Common adverse reactions (all grades) occurring in ≥5% of fully supplemented patients with recurrent metastatic non-squamous non-small cell lung cancer (NSCLC) receiving pemetrexed as a single agent versus docetaxel as 2nd-line treatment after prior chemotherapy (JMEI), respectively, were fatigue (34% vs 36%); nausea (31% vs 17%); anorexia (22% vs 24%); anemia (19% vs 22%); vomiting (16% vs 12%); stomatitis/pharyngitis (15% vs 17%); rash/desquamation (14% vs 6%); diarrhea (13% vs 24%); neutropenia (11% vs 45%); fever (8% vs 8%); thrombocytopenia (8% vs 1%); increased ALT (8% vs 1%); pruritus (7% vs 2%); increased AST (7% vs 1%); alopecia (6% vs 38%); and constipation (6% vs 4%).

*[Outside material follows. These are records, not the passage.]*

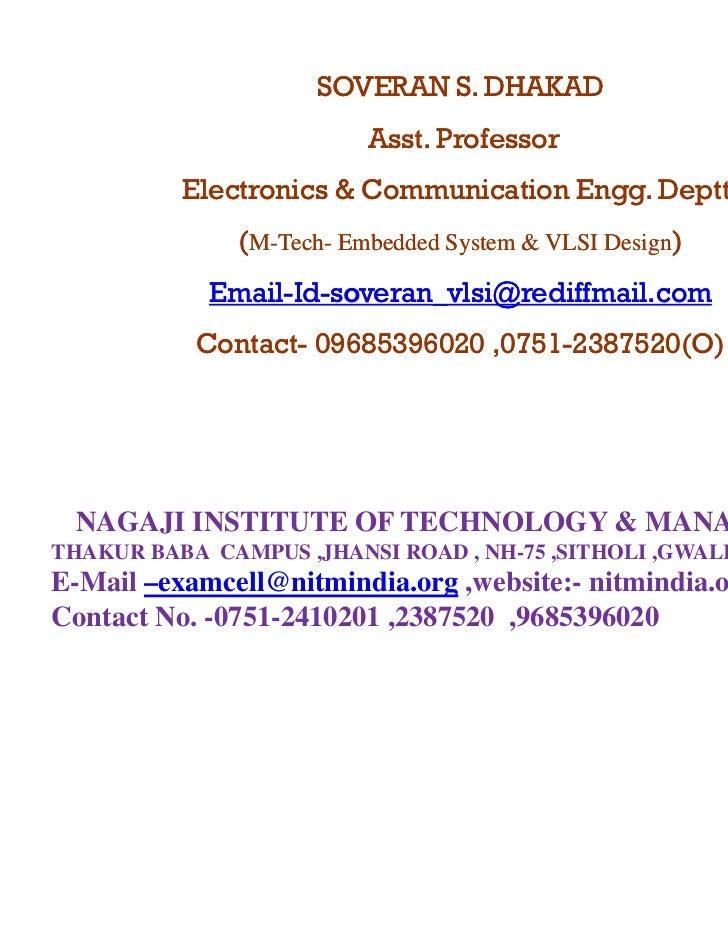 SOVERAN S. DHAKAD                          Asst.                          Asst Professor          Electronics & Communicat...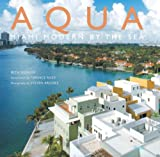 img - for Aqua: Miami Modern by the Sea book / textbook / text book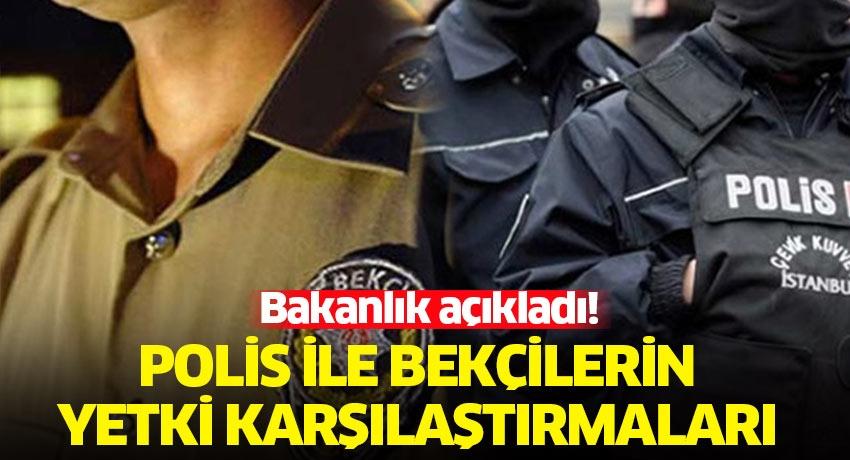 İçişleri Bakanlığı paylaştı: İşte polis ile bekçilerin yetki karşılaştırması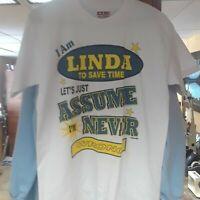 Medium T-shirt BAYSIDE White I Am Linda Let's Assume Never Wrong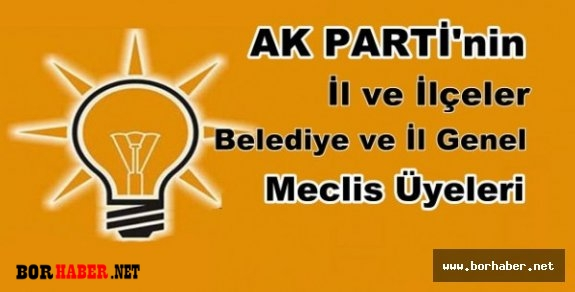 Ak Parti Niğde Belediye ve İl Genel Meclis Üye Adayları Listesi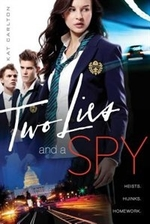 Book cover of 2 LIES & A SPY
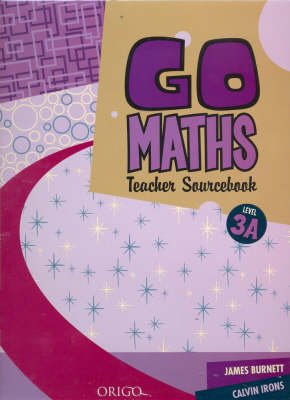 Go Maths - Teachers Sourcebook: Level 3A: Qld: GMT644Q (Paperback): James Burnett, Calvin Irons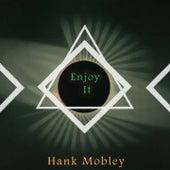 Enjoy It von Hank Mobley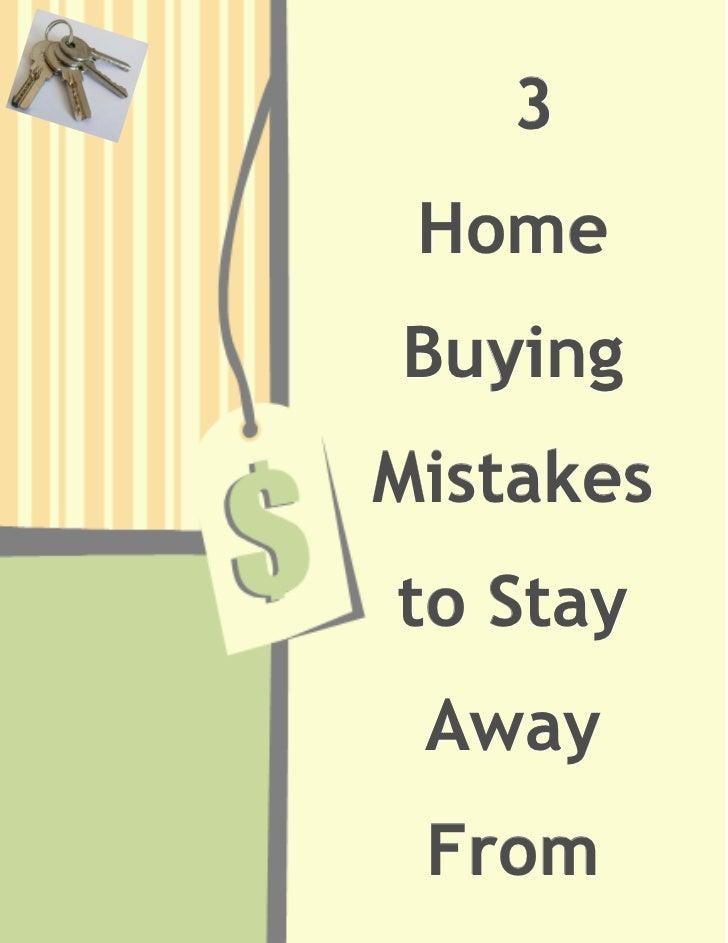 3 HomeBuyingMistakesto Stay Away From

Severe adverse reactions (Grade 3-4) occurring in fully supplemented subgroup of patients with malignant pleural mesothelioma (MPM) receiving pemetrexed in combination with cisplatin versus cisplatin alone (JMCH), respectively, were neutropenia (23% vs 3%); nausea (12% vs 6%); vomiting (11% vs 4%); fatigue (10% vs 9%); thrombocytopenia (5% vs 0%); dehydration (4% vs 1%); anemia (4% vs 0%); diarrhea (4% vs 0%); stomatitis/pharyngitis (3% vs 0%); decreased creatinine clearance (1% vs 2%); elevated creatinine (1% vs 1%); anorexia (1% vs 1%); constipation (1% vs 1%); dyspepsia (1% vs 0%); and rash (1% vs 0%).
Common adverse reactions (all grades) occurring in ≥5% of fully supplemented subgroup of patients with malignant pleural mesothelioma (MPM) receiving pemetrexed in combination with cisplatin versus cisplatin alone (JMCH), respectively, were nausea (82% vs 77%); vomiting (57% vs 50%); neutropenia (56% vs 13%); fatigue (48% vs 42%); anemia (26% vs 10%); thrombocytopenia (23% vs 9%); stomatitis/pharyngitis (23% vs 6%); anorexia (20% vs 14%); diarrhea (17% vs 8%); decreased creatinine clearance (16% vs 18%); rash (16% vs 5%); constipation (12% vs 7%); elevated creatinine (11% vs 10%); alopecia (11% vs 6%); sensory neuropathy (10% vs 10%); taste disturbance (8% vs 6%); dehydration (7% vs 1%); conjunctivitis (5% vs 1%); and dyspepsia (5% vs 1%).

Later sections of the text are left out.